# DIY X Pen Bottom?



## miyumiyu (Nov 20, 2014)

Hello! I'm really hoping that someone can help me with this, because I'm at a loss. My bunny's cage is an X pen, and currently all I've got for a bottom are some carpet squares covered with a sheet. I'd really like to make something that will keep all of his little poops safely inside the cage, as the sheet doesn't do much to keep them in.

I've seen some really creative cages built while browsing the web, but I'm a 23 year old single female college student with no knowledge of building, hardware, or access to any sort of tool more sophisticated than a hammer. Does anyone have some sort of relatively easy building instructions for a decent cage bottom that they could share with me?

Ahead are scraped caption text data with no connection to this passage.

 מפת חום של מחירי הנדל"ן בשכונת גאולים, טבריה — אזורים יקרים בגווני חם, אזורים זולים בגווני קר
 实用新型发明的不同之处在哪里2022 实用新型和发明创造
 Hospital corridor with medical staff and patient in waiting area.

Thank you in advance!


----------



## whiskylollipop (Nov 20, 2014)

I would just use a waterproof tarp, cut to size, pinned a few inches up the sides of the x-pen. But I am also a 23 year old female college student with no handy skills whatsoever, so don't listen to me.


----------



## Korr_and_Sophie (Nov 20, 2014)

Coroplast is easy to cut and doens't really require any special tools. I just use an utility knife and duct tape, sometime to measure with helps too. Using the coroplast mostly requires measuring, cutting to size and taping the sides. I like to score (cut 1/2 way through) so the edges can just fold up, then tape the corners.


----------



## miyumiyu (Nov 20, 2014)

Hmm. Tarp sounds easy. I do quite like easy.

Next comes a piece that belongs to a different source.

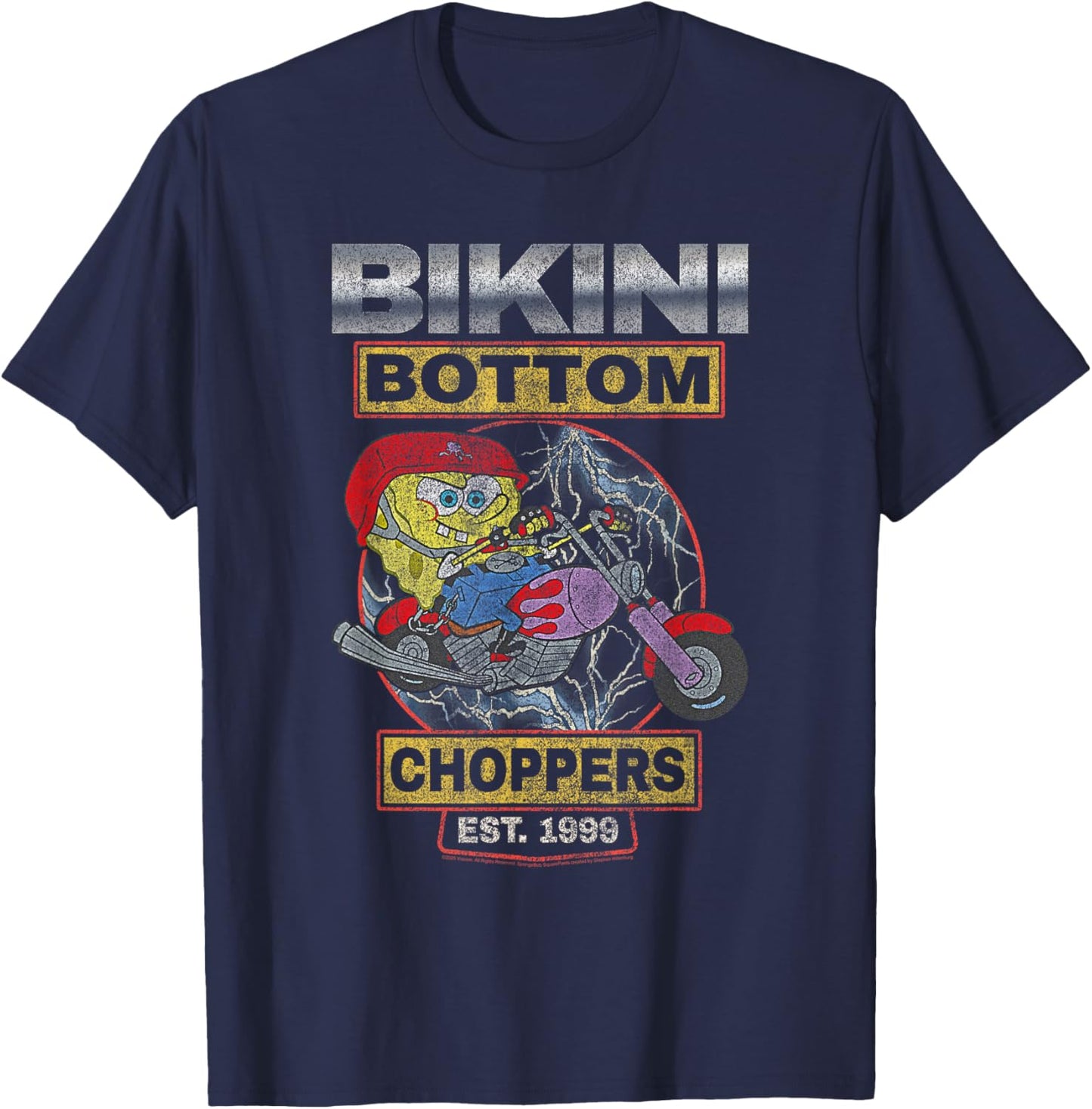 Spongebob Squarepants Bikini Bottom Choppers 1999 Cartoon T-Shirt - T-Shirt | Navy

I'm interested in coroplast too though, for something more long term. Do you know where I could find it, and how much it would cost?


----------



## JBun (Nov 21, 2014)

If you are wanting a more sturdy flooring option that has easy cleanup, textured linoleum usually works well(unless your bun won't walk on slippery floors). You just buy a piece several inches bigger than the dimensions of your rabbits pen, and fold up the edges on the outside of the pen(or inside if your bun doesn't chew), and secure with zipties or binder clips.


----------



## Troller (Nov 21, 2014)

I always come in to suggest a rubber horse stall mat. Its durable (even chewing Flemish can't destroy it), easy to clean (though a grade under coroplast and lino) and stays cool in hot weather. It's only drawback is that it is heavy (nearly a 100lb for a 6ft by 4ft slab) but it can be cut with nothing but a box cuter, elbow grease and patience.


----------



## Korr_and_Sophie (Nov 21, 2014)

Most hardware stores have coroplast. Sign shops use it as well, so you may be able to get a misprint cheaper. Around here, a 4X8ft sheet costs about $20-25 and there can be some different colours.


----------



## ai4px (Dec 1, 2014)

Korr_and_Sophie said:


> Coroplast is easy to cut and doens't really require any special tools. I just use an utility knife and duct tape, sometime to measure with helps too. Using the coroplast mostly requires measuring, cutting to size and taping the sides. I like to score (cut 1/2 way through) so the edges can just fold up, then tape the corners.



YAY! Election silly season is over and you should be able to find coroplast election signs /everywhere/.


----------